— START Records —
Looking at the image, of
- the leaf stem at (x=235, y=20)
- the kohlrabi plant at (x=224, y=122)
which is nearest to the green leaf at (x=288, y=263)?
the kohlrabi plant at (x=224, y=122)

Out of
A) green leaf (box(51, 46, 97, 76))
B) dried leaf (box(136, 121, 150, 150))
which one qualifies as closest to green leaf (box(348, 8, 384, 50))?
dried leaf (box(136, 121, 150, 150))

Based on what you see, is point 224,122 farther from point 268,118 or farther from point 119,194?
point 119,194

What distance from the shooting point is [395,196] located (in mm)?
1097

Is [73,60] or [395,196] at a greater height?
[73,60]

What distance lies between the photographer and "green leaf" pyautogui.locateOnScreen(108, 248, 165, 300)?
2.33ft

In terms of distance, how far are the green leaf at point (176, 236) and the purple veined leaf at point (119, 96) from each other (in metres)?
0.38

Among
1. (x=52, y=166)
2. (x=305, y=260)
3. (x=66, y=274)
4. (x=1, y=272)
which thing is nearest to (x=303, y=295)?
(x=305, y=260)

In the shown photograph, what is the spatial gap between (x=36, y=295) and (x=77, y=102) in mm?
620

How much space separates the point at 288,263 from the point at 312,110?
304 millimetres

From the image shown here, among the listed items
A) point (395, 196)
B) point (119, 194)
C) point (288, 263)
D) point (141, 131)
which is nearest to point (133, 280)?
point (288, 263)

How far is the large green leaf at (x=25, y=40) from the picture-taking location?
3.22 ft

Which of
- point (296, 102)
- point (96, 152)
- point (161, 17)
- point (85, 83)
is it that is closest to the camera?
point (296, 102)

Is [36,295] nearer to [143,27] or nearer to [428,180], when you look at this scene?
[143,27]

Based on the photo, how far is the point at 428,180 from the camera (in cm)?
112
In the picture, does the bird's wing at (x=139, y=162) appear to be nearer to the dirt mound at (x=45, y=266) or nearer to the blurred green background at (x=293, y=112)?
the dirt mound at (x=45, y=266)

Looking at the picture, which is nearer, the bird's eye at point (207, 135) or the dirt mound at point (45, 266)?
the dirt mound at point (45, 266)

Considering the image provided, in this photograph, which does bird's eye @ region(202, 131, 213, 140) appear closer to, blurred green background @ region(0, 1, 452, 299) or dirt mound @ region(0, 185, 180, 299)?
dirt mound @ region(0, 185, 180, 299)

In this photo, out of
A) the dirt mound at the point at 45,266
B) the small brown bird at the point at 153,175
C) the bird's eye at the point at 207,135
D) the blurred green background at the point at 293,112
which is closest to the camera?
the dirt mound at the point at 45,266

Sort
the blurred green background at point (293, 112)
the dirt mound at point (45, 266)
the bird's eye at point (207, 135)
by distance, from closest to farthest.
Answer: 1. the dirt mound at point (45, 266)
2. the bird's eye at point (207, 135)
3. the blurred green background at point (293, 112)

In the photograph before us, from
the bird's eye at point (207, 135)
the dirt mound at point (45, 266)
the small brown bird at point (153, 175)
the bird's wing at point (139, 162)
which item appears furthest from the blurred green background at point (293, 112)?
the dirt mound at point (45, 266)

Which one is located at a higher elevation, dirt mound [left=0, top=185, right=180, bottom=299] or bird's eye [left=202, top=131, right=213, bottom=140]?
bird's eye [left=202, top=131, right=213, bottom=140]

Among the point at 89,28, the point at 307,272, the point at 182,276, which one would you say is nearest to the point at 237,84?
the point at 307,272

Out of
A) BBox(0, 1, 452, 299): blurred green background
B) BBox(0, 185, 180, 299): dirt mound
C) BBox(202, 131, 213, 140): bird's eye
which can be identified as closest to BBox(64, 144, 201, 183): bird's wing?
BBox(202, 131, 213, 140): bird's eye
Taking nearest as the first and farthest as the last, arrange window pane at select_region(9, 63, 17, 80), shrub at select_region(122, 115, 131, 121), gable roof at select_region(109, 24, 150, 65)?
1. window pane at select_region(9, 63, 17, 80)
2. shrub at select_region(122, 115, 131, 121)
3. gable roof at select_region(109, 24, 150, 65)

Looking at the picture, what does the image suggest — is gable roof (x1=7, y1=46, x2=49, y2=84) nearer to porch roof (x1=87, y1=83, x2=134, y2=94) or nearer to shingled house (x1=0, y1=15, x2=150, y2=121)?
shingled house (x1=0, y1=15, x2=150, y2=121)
— END Records —
### Work required:
Copy out everything from the line containing "In this photo, out of" down to the line containing "which is closest to the camera?", changing "the small brown bird" to "the little brown bird" and keeping all else the same.

### Result below:
In this photo, out of
A) the dirt mound at the point at 45,266
B) the little brown bird at the point at 153,175
C) the bird's eye at the point at 207,135
D) the blurred green background at the point at 293,112
which is closest to the camera?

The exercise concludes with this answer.